Monday, June 4, 2007

An Open Letter to Blogger

Hi Blogger, we’ve met a few times in the past, but it was under a different name. I’ve tried the blog thing before and as predicted I just didn’t have the stones for it. But I got a kick out of our time together Blogger, and I figure if you’ll have me, I’d like to give it a shot again.

A lot has changed around here since we last spoke. First of all, congratulations on the Google thing. I was just commenting to a friend of mind that the one thing I needed in life was another email address. He had said, yeah, but the only way I’d ever get one is if someone forced me. We laughed at the idea of a company making it necessary to get a new email address in order to use a free service. Well I suppose the last laugh is on me now. I’d have to say that looking around the place things are bit more streamlined, which is always good. Unless of course you enjoy the baroque sensibilities of blind links and surveys, miscoded pictures and strange directions for hosting video. I did, but I’m strange.

It's always strange when you start fresh in someplace new. School, work, a new apartment, it doesn't matter. It's hard to get used to a new place while all you can think about is the old place. The old place might be an apartment with paper thin walls with neighbors who fight constantly in languages you can't even identify, with carpet like cardboard, and a smell that is maddeningly indescribable. And this is not a normal smell, this is a smell that forces you to invent creative multi-hyphenate descriptions in order to explain it to outsiders you are warning as they enter the apartment for the first time. Things like rotten egg-foot sweat, or old beef-used diaper. Earthy.

The point is, you might not like the old place, but you can’t help but get sentimental because despite the problems you may have had once, for a time that place was yours.

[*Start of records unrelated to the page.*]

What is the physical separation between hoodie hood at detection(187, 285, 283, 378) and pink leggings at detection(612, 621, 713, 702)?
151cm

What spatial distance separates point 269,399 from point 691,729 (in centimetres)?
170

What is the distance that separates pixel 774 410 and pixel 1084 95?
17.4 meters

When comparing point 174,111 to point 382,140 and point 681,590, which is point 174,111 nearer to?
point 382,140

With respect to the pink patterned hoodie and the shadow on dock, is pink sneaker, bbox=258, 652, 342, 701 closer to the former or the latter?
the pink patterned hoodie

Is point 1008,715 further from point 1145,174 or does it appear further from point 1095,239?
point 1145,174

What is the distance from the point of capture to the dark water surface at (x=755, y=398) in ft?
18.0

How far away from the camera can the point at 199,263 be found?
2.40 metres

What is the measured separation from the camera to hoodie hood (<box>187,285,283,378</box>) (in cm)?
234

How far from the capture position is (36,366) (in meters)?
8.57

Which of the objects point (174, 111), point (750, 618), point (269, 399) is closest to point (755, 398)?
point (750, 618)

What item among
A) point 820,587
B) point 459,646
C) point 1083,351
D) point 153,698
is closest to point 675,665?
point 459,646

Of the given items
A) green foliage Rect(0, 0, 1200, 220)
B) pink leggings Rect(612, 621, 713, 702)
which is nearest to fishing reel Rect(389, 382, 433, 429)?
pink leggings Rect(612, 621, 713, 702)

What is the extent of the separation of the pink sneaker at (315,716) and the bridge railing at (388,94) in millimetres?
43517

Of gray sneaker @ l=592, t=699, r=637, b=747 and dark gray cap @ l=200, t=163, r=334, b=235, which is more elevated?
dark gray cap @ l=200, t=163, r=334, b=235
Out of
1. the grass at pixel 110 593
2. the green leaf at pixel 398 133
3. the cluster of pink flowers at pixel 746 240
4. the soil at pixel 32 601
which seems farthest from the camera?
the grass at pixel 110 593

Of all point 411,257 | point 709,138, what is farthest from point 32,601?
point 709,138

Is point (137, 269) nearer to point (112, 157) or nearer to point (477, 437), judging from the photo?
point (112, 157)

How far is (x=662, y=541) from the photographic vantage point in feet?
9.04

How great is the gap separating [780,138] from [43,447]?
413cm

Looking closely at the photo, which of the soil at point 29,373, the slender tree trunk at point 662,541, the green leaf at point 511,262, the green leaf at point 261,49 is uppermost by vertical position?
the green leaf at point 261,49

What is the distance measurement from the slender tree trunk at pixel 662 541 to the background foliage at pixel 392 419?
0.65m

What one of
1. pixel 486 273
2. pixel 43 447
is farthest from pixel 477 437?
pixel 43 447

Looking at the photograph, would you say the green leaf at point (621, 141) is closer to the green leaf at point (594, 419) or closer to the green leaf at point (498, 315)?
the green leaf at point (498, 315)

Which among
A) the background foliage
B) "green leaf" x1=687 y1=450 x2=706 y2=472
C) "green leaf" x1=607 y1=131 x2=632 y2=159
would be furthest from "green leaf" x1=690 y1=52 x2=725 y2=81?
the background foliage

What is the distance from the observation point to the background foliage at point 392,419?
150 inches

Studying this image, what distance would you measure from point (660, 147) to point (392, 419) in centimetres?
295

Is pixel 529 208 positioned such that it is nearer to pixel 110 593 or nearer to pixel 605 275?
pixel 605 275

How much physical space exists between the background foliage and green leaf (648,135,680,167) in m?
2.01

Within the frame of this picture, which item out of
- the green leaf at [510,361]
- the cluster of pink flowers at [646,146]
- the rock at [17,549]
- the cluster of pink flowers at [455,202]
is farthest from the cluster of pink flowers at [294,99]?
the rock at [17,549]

But that is the past now, and it’s time to look forward. I hope that in working together we can make something special. In the absence of something special, I would be happy to make something with passable grammar. In the absence of passable grammar I guess I would settle for okay grammar and help with my crippling homonym problem. That doesn’t seem impossible does it? I don’t think so, but I can’t wait to find out.